Hutton rejects NHS IT bill concerns
The flagship NHS IT system may end up costing at least £18.6 billion, around three times the previously announced figure.
The network, National Programme for IT (NpfIT), will allow all patient records to be kept electronically, allowing hospitals and GPs to access patient information immediately. Patients will also be able to book their own appointments electronically.
The latest official estimate of the cost of the project was £6.2 billion over 10 years, but Computer Weekly magazine claims that officials in the Department of Health have estimated that the total implementation costs could be between £18.6 billion and £31 billion.
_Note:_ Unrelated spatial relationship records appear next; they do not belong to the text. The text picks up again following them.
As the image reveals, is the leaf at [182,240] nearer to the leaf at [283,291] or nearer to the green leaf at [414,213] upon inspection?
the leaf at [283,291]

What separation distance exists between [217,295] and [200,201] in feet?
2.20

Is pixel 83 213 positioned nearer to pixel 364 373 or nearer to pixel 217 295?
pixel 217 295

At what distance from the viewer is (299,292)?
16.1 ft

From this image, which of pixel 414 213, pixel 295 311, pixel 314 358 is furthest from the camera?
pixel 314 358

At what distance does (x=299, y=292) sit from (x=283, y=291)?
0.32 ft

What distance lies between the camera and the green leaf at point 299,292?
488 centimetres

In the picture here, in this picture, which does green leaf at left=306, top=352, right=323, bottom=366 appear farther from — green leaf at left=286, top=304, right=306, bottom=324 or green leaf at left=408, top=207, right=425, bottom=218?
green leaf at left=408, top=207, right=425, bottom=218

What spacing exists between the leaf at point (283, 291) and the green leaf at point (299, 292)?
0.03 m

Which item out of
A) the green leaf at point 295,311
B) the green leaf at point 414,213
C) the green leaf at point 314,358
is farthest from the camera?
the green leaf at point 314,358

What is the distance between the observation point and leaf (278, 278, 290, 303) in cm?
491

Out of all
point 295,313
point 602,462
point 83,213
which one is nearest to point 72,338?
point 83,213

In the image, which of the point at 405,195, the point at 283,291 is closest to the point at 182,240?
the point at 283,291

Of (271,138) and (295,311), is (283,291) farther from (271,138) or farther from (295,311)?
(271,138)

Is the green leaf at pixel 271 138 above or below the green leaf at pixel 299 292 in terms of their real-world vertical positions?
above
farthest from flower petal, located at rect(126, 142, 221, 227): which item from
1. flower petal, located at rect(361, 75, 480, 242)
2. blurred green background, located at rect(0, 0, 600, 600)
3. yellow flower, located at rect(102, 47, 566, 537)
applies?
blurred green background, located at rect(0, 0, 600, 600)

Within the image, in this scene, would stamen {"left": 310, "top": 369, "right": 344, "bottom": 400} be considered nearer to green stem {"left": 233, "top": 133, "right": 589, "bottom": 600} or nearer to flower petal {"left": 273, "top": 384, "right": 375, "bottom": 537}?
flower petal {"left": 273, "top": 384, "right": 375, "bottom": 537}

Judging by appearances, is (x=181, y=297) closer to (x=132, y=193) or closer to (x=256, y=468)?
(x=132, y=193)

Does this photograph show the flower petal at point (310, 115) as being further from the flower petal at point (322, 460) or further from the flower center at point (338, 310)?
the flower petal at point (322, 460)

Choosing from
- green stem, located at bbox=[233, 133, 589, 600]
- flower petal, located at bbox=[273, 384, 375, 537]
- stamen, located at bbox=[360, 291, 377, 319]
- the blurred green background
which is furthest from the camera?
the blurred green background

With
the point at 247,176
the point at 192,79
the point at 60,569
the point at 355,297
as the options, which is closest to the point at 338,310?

It has been suggested that the implementation costs for the project might have to come out of the individual budgets of NHS trusts, some of which are already overstretched.
Speaking this morning, Health Minister John Hutton rejected the implication that the programme had not been correctly costed. Mr Hutton told the BBC’s ‘Today’ programme that: “We are not going to ask the NHS to carry an unsustainable financial burden; we’re not stupid.
“We’ve made very substantial amounts of resource available to the NHS to support the national programme for IT which is going to improve patient safety, equality and the overall patient experience of using the NHS”.
He argued that NHS trusts currently spend about £1 billion a year operating the existing IT systems and “so of course once the national programme starts to come through in the NHS that is resource that will be available to support the implementation of a national programme”.
Mr Hutton also stressed that there is the potential for major efficiency savings and improved patient safety, noting: “I think, overall, the quality and the safety that patients will experience from the NHS IT programme are going to be potentially very significant savings for the NHS as well.”